Feng Shui studies the symbolism of the surrounding us objects and situations and the way these situations influence our emotions, habits and behavior. The reason we set ourselves up for failure or good luck fully depends on the surrounding us environment and how our subconscious interprets its messages.
For example, there is a saying “Opportunity comes through the front door”. Reflecting on it, I realize that I tend to get to my job through back alley rather than via the main street. What kind of message am I sending to myself? How does it reflect in my subconscious? That I am not worthy to use the main street? That somehow I have to sneak in? That I am avoiding direct ways and tend to do things in round about fashion?
Or, let’s say, my door lock is broken, paint is chipped and corridor is cluttered. By using the door every day, I get a repetative message of insecurity, exposure, anxiety and poverty. Thoughts like ‘I hope my neighbors do not know about my broken lock and would not break in” cross my mind. My emotions provoke images of lost opportunities, the need to hide something, to pretend (that lock is functioning and I am safe). Pretention becomes the means to achieve illusory security, pretending becomes my habit and a principle of my behavior. Moreover, new opportunities cannot come in because there is not enough space for them. I feel suffocated, depressed and overwhelmed. These images become part of my self representation and affect my life on the deepest level.
In my next example, I would like to show a possible psychological solution to the problem. I have a beautiful drawer in my bedroom. It is spacious and has rounded edges (good Feng Shui!). I got it from my cousin who is coming from a dysfunctional family and managed to create a dysfunctional family of her own (bad Feng Shui!). The drawer shelves do not open smoothly and get stuck when I try to close them (bad Feng Shui!). I have to apply force, I feel annoyed and irritated. But sometimes I am mindful about the fact that the drawer is broken and try to handle it with great care and tenderness. I am not up to buying a new drawer right now; therefore, treating broken things with attention and care is the best way to save the situation. This way my subconscious gets a different message: not annoyance and irritation, but respect and loving care.
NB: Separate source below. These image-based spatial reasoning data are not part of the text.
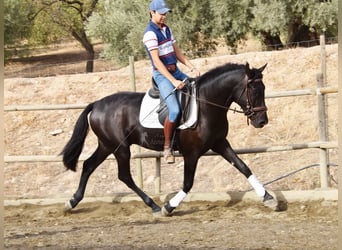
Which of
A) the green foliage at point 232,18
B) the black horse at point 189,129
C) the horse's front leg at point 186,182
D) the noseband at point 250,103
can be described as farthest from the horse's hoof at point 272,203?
the green foliage at point 232,18

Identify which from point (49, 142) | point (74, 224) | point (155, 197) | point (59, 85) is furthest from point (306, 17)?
point (74, 224)

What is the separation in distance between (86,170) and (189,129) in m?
1.60

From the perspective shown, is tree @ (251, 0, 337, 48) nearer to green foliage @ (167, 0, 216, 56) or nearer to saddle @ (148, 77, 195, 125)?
green foliage @ (167, 0, 216, 56)

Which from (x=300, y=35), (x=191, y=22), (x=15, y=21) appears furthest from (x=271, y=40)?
(x=15, y=21)

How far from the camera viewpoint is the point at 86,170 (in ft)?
23.8

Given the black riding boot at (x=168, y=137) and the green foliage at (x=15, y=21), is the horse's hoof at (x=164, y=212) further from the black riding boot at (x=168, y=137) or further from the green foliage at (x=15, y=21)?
the green foliage at (x=15, y=21)

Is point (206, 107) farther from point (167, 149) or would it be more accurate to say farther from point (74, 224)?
point (74, 224)

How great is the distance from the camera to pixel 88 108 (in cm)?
711

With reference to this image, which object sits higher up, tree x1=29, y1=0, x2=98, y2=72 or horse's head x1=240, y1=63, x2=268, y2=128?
tree x1=29, y1=0, x2=98, y2=72

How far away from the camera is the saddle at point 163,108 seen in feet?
20.7

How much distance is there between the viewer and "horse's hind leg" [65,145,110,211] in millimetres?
7055

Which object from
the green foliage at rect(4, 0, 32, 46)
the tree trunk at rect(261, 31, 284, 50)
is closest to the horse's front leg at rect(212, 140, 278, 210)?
the tree trunk at rect(261, 31, 284, 50)

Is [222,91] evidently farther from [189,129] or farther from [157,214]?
[157,214]

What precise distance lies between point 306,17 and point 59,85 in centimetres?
777
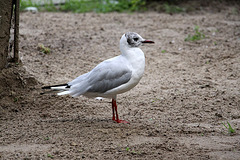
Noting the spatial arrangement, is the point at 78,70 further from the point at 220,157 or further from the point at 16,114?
the point at 220,157

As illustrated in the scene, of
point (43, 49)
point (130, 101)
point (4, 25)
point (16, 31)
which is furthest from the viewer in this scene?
point (43, 49)

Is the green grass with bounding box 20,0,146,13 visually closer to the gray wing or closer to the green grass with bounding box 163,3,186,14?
the green grass with bounding box 163,3,186,14

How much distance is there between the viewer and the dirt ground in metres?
3.81

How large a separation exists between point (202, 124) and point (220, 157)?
972 mm

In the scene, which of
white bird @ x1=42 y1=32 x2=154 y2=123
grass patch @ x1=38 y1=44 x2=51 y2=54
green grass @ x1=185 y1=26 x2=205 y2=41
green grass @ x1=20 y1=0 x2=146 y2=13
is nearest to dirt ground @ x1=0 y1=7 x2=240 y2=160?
grass patch @ x1=38 y1=44 x2=51 y2=54

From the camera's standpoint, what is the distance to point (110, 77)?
4.36 metres

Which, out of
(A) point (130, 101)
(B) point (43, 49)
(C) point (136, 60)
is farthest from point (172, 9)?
(C) point (136, 60)

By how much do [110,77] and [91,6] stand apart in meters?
6.56

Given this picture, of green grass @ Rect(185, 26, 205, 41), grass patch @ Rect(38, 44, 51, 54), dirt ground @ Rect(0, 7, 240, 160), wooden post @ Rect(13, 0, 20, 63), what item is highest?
wooden post @ Rect(13, 0, 20, 63)

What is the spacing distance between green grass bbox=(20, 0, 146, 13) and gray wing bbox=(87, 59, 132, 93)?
6143mm

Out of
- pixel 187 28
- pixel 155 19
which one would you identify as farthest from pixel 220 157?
pixel 155 19

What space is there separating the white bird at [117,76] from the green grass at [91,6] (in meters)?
6.05

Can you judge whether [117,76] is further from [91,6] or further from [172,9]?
[91,6]

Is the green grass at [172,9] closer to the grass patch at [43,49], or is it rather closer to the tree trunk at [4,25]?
the grass patch at [43,49]
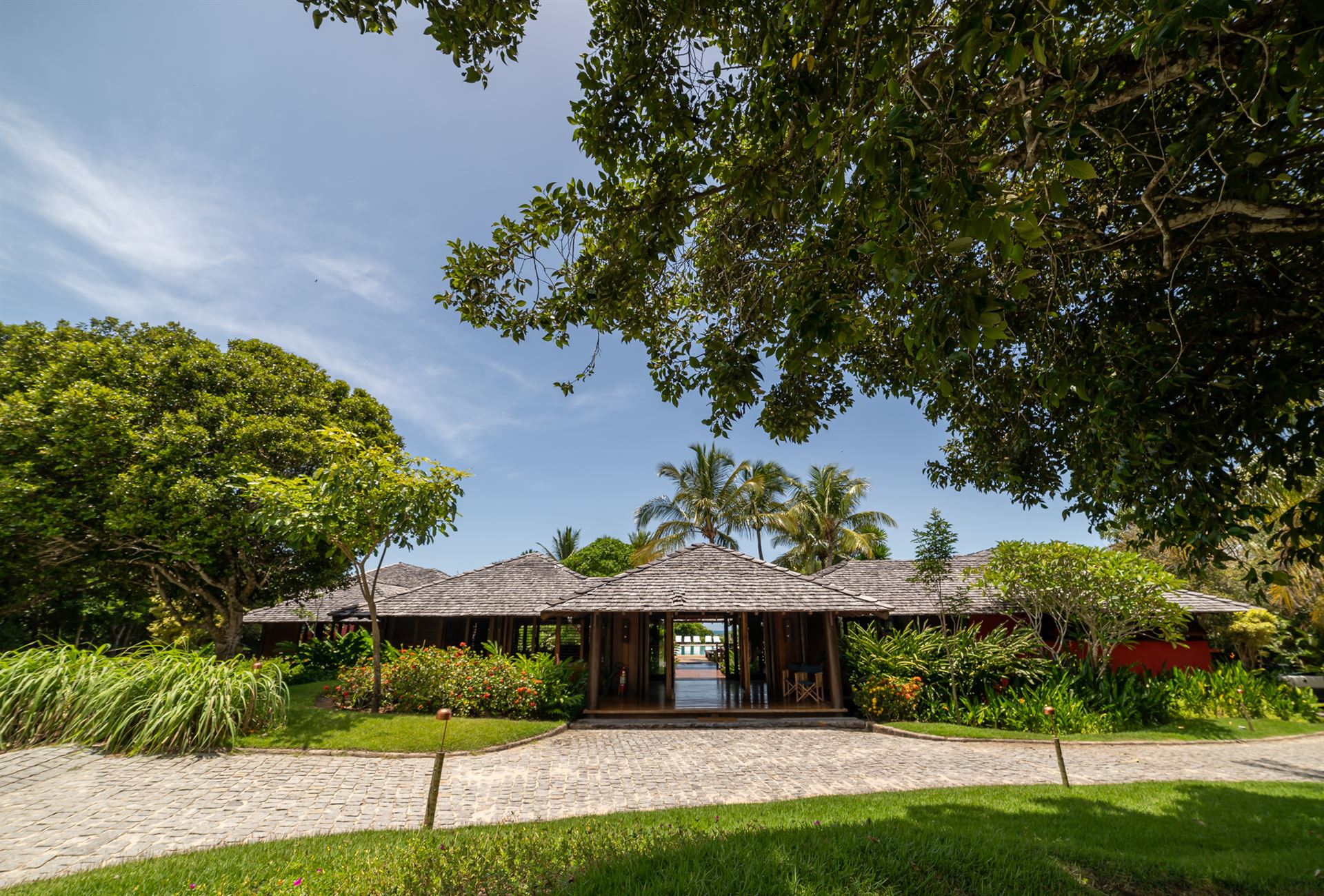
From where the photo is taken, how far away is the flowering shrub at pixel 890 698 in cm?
1298

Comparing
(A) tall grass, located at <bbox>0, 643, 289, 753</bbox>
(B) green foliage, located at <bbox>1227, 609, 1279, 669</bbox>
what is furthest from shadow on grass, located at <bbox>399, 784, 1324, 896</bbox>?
(B) green foliage, located at <bbox>1227, 609, 1279, 669</bbox>

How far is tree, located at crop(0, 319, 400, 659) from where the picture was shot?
12672 millimetres

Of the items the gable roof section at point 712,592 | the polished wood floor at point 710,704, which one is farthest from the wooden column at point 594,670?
the gable roof section at point 712,592

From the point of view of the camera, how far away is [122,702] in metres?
8.73

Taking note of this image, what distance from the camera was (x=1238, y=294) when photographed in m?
4.58

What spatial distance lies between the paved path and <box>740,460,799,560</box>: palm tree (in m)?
19.1

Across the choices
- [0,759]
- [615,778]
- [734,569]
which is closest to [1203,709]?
[734,569]

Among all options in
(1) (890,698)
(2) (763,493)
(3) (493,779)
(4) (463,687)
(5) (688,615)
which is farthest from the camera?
(2) (763,493)

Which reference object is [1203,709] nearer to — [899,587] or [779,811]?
[899,587]

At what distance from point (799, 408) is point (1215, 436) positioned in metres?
3.39

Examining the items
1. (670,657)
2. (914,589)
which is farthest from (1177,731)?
(670,657)

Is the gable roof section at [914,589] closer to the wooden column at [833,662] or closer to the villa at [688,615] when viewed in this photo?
the villa at [688,615]

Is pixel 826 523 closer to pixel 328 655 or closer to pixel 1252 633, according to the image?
pixel 1252 633

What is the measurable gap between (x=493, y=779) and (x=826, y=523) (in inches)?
1037
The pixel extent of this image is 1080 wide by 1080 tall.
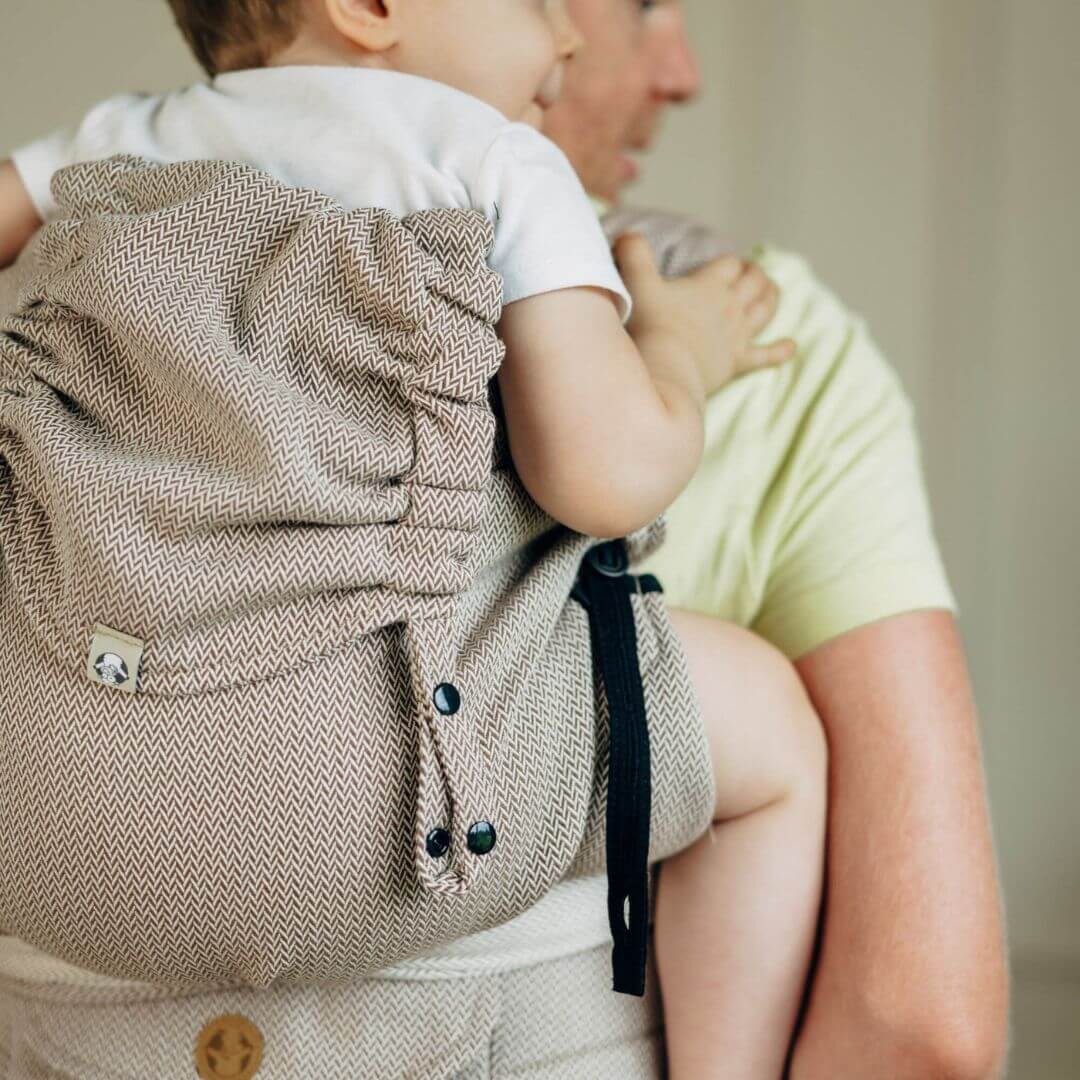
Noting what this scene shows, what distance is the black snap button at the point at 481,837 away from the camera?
62cm

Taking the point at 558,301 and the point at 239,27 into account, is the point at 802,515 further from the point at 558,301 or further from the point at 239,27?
the point at 239,27

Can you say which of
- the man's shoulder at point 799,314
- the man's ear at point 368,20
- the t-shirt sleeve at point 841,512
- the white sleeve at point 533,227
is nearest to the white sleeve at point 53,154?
the man's ear at point 368,20

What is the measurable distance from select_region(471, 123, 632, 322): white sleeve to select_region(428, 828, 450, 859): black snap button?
0.86 ft

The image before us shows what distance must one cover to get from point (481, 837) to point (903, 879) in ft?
1.21

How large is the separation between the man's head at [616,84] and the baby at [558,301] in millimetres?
426

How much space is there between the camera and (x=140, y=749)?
1.99 feet

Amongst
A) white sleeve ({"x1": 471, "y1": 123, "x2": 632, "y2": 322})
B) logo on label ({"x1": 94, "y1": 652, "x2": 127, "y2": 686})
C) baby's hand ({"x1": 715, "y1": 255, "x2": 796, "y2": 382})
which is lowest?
baby's hand ({"x1": 715, "y1": 255, "x2": 796, "y2": 382})

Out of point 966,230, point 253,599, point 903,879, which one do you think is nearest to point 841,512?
point 903,879

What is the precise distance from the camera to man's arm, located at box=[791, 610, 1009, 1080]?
85 cm

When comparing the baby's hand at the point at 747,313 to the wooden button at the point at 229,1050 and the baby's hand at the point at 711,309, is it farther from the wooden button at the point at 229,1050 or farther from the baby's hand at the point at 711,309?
the wooden button at the point at 229,1050

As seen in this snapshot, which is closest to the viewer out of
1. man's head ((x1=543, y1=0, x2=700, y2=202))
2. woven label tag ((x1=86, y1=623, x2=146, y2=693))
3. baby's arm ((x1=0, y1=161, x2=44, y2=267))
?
woven label tag ((x1=86, y1=623, x2=146, y2=693))

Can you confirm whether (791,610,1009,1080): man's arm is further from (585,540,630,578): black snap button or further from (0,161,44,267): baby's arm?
(0,161,44,267): baby's arm

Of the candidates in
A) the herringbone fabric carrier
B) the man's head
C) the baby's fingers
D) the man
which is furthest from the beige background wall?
the herringbone fabric carrier

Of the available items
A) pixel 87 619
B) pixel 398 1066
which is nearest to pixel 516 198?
pixel 87 619
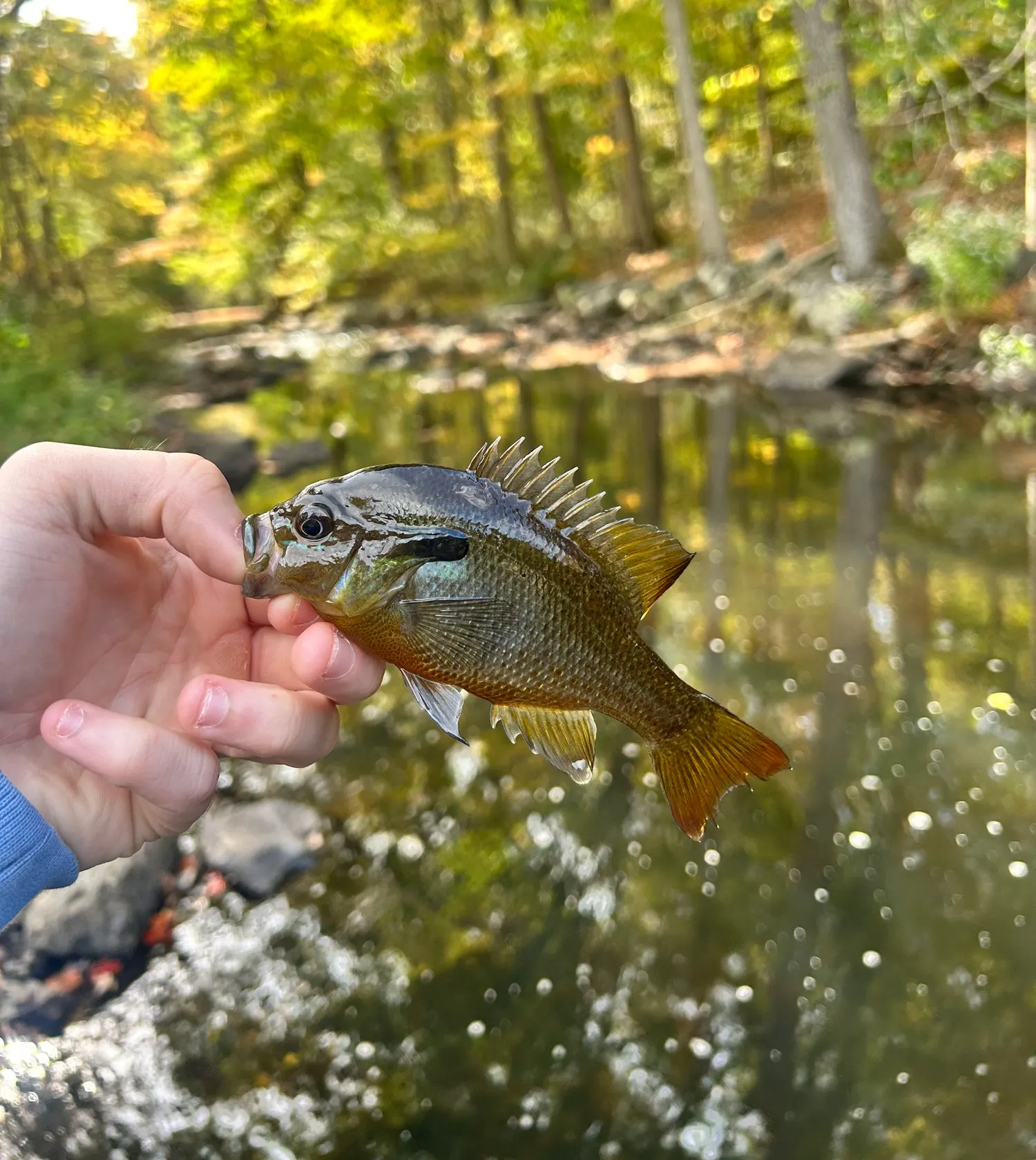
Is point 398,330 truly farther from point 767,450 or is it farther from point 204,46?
point 767,450

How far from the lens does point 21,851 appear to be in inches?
77.4

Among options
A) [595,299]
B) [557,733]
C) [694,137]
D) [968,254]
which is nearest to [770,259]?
[694,137]

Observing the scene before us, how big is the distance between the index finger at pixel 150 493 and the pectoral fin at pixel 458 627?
0.56 meters

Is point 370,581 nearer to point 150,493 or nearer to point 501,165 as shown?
point 150,493

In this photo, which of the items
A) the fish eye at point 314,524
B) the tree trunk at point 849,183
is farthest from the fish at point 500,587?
the tree trunk at point 849,183

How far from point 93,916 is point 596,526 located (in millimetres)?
4315

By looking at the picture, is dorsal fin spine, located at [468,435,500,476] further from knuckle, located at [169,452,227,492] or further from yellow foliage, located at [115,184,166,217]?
yellow foliage, located at [115,184,166,217]

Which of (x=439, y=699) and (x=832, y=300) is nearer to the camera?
(x=439, y=699)

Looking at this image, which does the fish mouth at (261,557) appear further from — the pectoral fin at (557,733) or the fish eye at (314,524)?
the pectoral fin at (557,733)

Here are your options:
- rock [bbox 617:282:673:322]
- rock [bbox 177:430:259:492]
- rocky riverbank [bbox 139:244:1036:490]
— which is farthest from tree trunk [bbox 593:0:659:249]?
rock [bbox 177:430:259:492]

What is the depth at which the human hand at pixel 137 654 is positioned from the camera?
199cm

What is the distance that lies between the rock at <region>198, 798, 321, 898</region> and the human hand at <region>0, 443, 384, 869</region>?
10.2 feet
As we see, I can try to ajust my attitude instead of adjusting environment and fixing what is broken. However, in the situation like this Feng Shui says: fix it A.S.A.P. Do not let yourself get poisoned by the images of dysfunctionality and poverty.
Generally, “bad Feng Shui” is the code name for everything that sends destructive and discouraging messages to our subconscious and creates negative images. Exposed beams over our head, heavy shelving, and huge dark paintings create impression of burden, dominance, and even danger. The furniture should be proportional to the size of our body. We tend to perceive any object smaller than us as a child, bigger than us – as an enemy, and equal – as the opposite sex. That’s why Feng Shui advises to have furniture not taller than out waist line and not hang anything heavy above our head, especially in the bedroom.
There are two principles of Feng Shui that have to be kept in mind when remodeling the bedroom. They are: balancing out and pairing up. Masculine, dominant, active and bright energy Yang has to be balanced out by feminine, submissive, passive and dark Yin. However, Yin must prevail over Yang in the bedroom.
All objects in the bedroom have to be paired up to send a respective message to your subconscious: there is a pair for everything and everybody. There is a pair for you too! There are two cute mandarin ducks, two night stands, two similar paintings, two sides of the bed, two bed rugs, two vases, pillows, lamps, candles, etc.
According to another Feng Shui principle, the objects in any part of your home can be arranged in a cycle of creation, or production. Wood nourishes Fire; Fire creates ashes and Earth; Earth produces Metal; Metal melts into liquid and Water; Water nourishes Wood. Therefore, an object corresponding to the element of Wood needs to be followed by an object related to the element of Fire, which needs to be followed by objects representing the elements of Earth, Metal, and Water. The cycle of production sends a positive message to our subconscious and programs it to create and flourish.
We can use the following objects for our bedroom:
Wood: a jade tree, bamboo, a painting of a plant. If it is a real plant, make sure to place far from your bed. Main colors are green, brown, and purple.
Fire: a candle or a lamp. The main color is red or its shades.
Earth: quartz, crystal, clay statuettes, main colors are brown and skin tones.
Metal: a vase of jewelry, a clock or a metal figurine. Main colors are black and silver.
Water: a picture or a painting of fish and water. Fish also symbolizes fertility and abundance. Main colors are white and blue.
Do not overuse the element of Wood in bedroom decor. According to Feng Shui, bedroom belongs to the South Western section, which is ruled by the Earth element. Earth is weakened by Wood, but is nourished by Water and Metal. You can place metal figurines or jewelry on the wood furniture and hang paintings of fish and water.